Suggested To Do if you want to build this out:

  • Reduce amount of HTML and low-signal text that gets put into the prompt

  • Gather list of 1000s of companies

  • Run through most jobs (You’ll likely start to see duplicate information after the first 10-15 jobs per department)

  • Store results

  • Snapshot daily as you look for new jobs

  • Follow Greg on Twitter for more tools or if you want to chat about this project

  • Read the user feedback below for what else to build out with this project (I reached out to everyone who signed up on twitter)

Business idea: Job Data As A Service#

Start a data service that collects information about company’s jobs. This can be sold to investors looking for an edge.

After posting this tweet there were 80 people that signed up for the trial. I emailed all of them and most were job seekers looking for companies that used the tech they specialized in.

The more interesting use case were sales teams + investors.

Interesting User Feedback (Persona: Investor):#

Hey Gregory, thanks for reaching out.

I always thought that job posts were a gold mine of information, and often suggest identifying targets based on these (go look at relevant job posts for companies that might want to work with you).
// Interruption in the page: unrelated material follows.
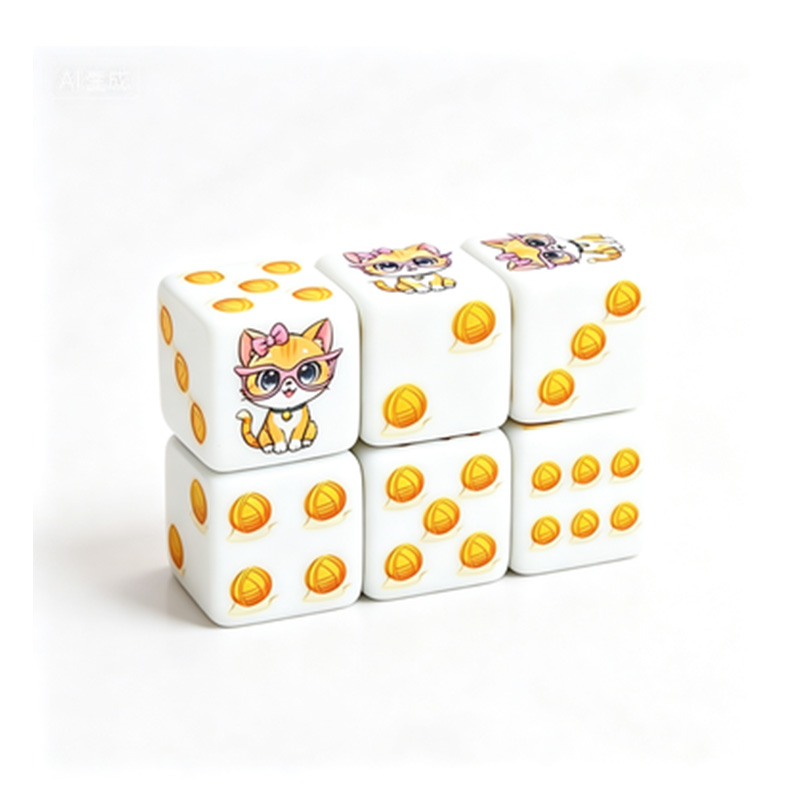 6Pcs Cat Paw Print Polyhedral  - Board Game Live ulasan dan harga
Secondly, I also automatically ping BuiltWith from our CRM and send that to OpenAI and have a summarized tech stack created - so I see the benefit of having this as an investor.
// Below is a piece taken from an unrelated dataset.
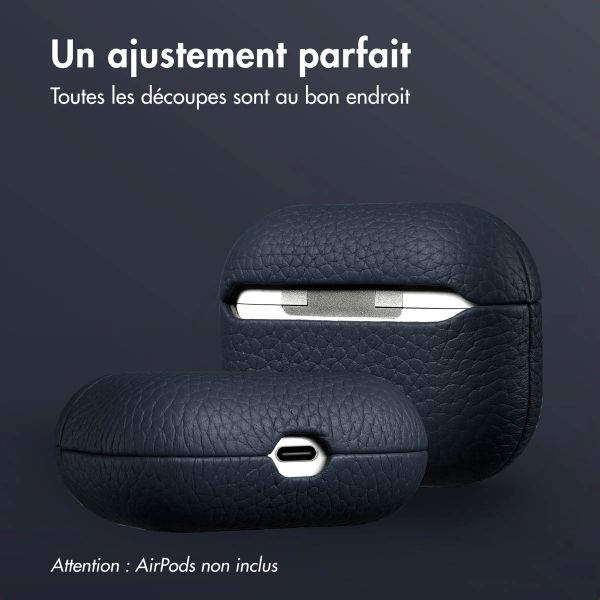 Accezz Coque en Cuir véritable Apple AirPods Pro - Bleu foncé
For me personally, I like to get as much data as possible about a company. Would love to see job post cadence, type of jobs they post and when, notable keywords/phrases used, tech stack (which you have), and any other information we can glean from the job posts (sometimes they have the title of who you’ll report to, etc.).

For sales people, I think finer searches, maybe even in natural language if possible - such as “search for companies who posted a data science related job for the first time” - would be powerful.

If you do this, let me know! I’d love to hear how it goes.